Die Bioenergie Wollbrandshausen-Krebeck eG hat am Sonnabend ihre Heizzentrale am Standort Krebeck in Betrieb genommen.

Zahlreiche interessierte Bürger aus Krebeck und den umliegenden Gemeinden informierten sich im Rahmen eines Tages der offenen Tür über die Ausstattung und Funktionsweise der Anlage. Die in der Nähe des Bürgerhauses angesiedelte Heizzentrale versorgt per Wärmetrasse in Krebeck rund 120 Gebäude, vor allem Einfamilienhäuser, mit heißem Wasser, erläuterte Karl Heine, Vorstandsvorsitzender der Genossenschaft, bei einem Rundgang durch das Kesselhaus. Öl-, Gas- und Elektroheizungen würden so komplett ersetzt.

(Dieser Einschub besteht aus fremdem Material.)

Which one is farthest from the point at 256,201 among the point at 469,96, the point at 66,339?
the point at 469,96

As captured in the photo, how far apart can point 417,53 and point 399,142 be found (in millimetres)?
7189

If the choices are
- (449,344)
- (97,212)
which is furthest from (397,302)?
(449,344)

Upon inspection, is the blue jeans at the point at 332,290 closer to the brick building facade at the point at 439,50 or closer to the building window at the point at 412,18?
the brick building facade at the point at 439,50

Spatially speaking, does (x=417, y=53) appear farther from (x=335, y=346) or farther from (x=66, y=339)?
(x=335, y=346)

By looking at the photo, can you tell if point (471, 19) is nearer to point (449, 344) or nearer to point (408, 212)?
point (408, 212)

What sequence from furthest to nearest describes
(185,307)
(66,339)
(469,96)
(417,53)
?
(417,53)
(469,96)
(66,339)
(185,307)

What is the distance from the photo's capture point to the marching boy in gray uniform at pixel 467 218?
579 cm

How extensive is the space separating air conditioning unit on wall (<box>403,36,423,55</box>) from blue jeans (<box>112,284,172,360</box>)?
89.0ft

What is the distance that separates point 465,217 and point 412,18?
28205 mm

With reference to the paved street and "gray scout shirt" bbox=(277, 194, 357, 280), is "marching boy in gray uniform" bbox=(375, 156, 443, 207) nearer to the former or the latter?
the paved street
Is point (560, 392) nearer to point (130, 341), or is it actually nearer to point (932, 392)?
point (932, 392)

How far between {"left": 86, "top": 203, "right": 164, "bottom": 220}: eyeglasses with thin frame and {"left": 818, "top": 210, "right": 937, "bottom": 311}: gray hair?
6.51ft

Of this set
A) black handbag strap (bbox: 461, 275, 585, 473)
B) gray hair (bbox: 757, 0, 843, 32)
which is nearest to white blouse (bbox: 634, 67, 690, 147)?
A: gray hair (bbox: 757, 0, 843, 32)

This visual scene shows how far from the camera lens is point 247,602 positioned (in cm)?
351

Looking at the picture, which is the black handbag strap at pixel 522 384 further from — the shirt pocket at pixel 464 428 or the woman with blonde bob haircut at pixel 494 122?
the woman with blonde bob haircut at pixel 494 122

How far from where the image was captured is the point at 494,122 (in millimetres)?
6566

In den angeschlossenen Häusern befinden sich Wärmetauscher und entnehmen die erforderliche Wärmemenge für Heizung und Brauchwasser. Neben der gewonnenen Unabhängigkeit von fossilen Energieträgern gehört unter anderem auch der Raumgewinn zu den Vorteilen, denn die Übergabestationen sind klein. Die Besucher erfuhren während der Führungen auch, dass die Genossenschaft von den Blockheizkraftwerken erzeugten Strom an den Versorger Eon liefert.

Die Biogasanlage an der Bundesstraße 27 ist zwar noch nicht fertiggestellt. Die an der Heizzentrale positionierten Blockheizkraftwerke sind trotzdem in Betrieb, weil sie auch mit Biodiesel arbeiten, erklärte Heine. Ganz bewusst können zwei Energieträger zum Einsatz kommen, um die Wärmeversorgung im Ort sicherzustellen. „Wenn unsere Biogasproduktion mal nicht funktioniert, dann können wir mit reinem Biodiesel die beiden Blockheizkraftwerke weiter bedienen und laufen lassen“ verdeutlichte der Vorstandsvorsitzende.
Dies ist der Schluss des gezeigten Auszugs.